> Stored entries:
....................

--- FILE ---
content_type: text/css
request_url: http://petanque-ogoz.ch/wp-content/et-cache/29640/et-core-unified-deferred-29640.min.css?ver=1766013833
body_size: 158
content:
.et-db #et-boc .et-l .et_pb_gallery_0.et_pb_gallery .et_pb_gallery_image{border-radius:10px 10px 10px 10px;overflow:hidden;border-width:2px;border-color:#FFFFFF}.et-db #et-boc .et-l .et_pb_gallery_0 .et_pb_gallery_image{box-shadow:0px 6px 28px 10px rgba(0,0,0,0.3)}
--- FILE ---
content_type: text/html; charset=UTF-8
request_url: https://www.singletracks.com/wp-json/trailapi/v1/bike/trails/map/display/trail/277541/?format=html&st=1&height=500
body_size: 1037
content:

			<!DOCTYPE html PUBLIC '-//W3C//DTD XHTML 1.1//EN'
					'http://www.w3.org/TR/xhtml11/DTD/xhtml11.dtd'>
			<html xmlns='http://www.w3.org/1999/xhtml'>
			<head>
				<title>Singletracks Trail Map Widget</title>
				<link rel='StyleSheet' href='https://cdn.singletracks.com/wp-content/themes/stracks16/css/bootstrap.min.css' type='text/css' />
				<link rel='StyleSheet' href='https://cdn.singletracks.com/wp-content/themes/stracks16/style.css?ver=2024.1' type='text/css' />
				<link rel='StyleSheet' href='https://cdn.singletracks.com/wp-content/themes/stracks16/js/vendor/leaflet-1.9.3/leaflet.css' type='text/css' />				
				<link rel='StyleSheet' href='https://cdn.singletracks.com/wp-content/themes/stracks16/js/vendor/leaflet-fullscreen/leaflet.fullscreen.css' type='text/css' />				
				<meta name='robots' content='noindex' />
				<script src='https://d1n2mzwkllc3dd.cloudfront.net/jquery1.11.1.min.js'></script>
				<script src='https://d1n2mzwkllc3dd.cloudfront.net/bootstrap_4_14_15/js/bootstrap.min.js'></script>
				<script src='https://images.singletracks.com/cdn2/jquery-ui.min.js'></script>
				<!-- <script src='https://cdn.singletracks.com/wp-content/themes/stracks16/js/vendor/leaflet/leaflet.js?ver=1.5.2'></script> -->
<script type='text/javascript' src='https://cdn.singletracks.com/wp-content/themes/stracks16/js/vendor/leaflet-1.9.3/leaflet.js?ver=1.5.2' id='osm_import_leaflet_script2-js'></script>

....................

> WHAT THE EXERCISE ASKS: Write the entries out again in full, exactly as they appear above.

> ANSWER TO THE PROBLEM:
--- FILE ---
content_type: text/css
request_url: http://petanque-ogoz.ch/wp-content/et-cache/29640/et-core-unified-deferred-29640.min.css?ver=1766013833
body_size: 158
content:
.et-db #et-boc .et-l .et_pb_gallery_0.et_pb_gallery .et_pb_gallery_image{border-radius:10px 10px 10px 10px;overflow:hidden;border-width:2px;border-color:#FFFFFF}.et-db #et-boc .et-l .et_pb_gallery_0 .et_pb_gallery_image{box-shadow:0px 6px 28px 10px rgba(0,0,0,0.3)}
--- FILE ---
content_type: text/html; charset=UTF-8
request_url: https://www.singletracks.com/wp-json/trailapi/v1/bike/trails/map/display/trail/277541/?format=html&st=1&height=500
body_size: 1037
content:

			<!DOCTYPE html PUBLIC '-//W3C//DTD XHTML 1.1//EN'
					'http://www.w3.org/TR/xhtml11/DTD/xhtml11.dtd'>
			<html xmlns='http://www.w3.org/1999/xhtml'>
			<head>
				<title>Singletracks Trail Map Widget</title>
				<link rel='StyleSheet' href='https://cdn.singletracks.com/wp-content/themes/stracks16/css/bootstrap.min.css' type='text/css' />
				<link rel='StyleSheet' href='https://cdn.singletracks.com/wp-content/themes/stracks16/style.css?ver=2024.1' type='text/css' />
				<link rel='StyleSheet' href='https://cdn.singletracks.com/wp-content/themes/stracks16/js/vendor/leaflet-1.9.3/leaflet.css' type='text/css' />				
				<link rel='StyleSheet' href='https://cdn.singletracks.com/wp-content/themes/stracks16/js/vendor/leaflet-fullscreen/leaflet.fullscreen.css' type='text/css' />				
				<meta name='robots' content='noindex' />
				<script src='https://d1n2mzwkllc3dd.cloudfront.net/jquery1.11.1.min.js'></script>
				<script src='https://d1n2mzwkllc3dd.cloudfront.net/bootstrap_4_14_15/js/bootstrap.min.js'></script>
				<script src='https://images.singletracks.com/cdn2/jquery-ui.min.js'></script>
				<!-- <script src='https://cdn.singletracks.com/wp-content/themes/stracks16/js/vendor/leaflet/leaflet.js?ver=1.5.2'></script> -->
<script type='text/javascript' src='https://cdn.singletracks.com/wp-content/themes/stracks16/js/vendor/leaflet-1.9.3/leaflet.js?ver=1.5.2' id='osm_import_leaflet_script2-js'></script>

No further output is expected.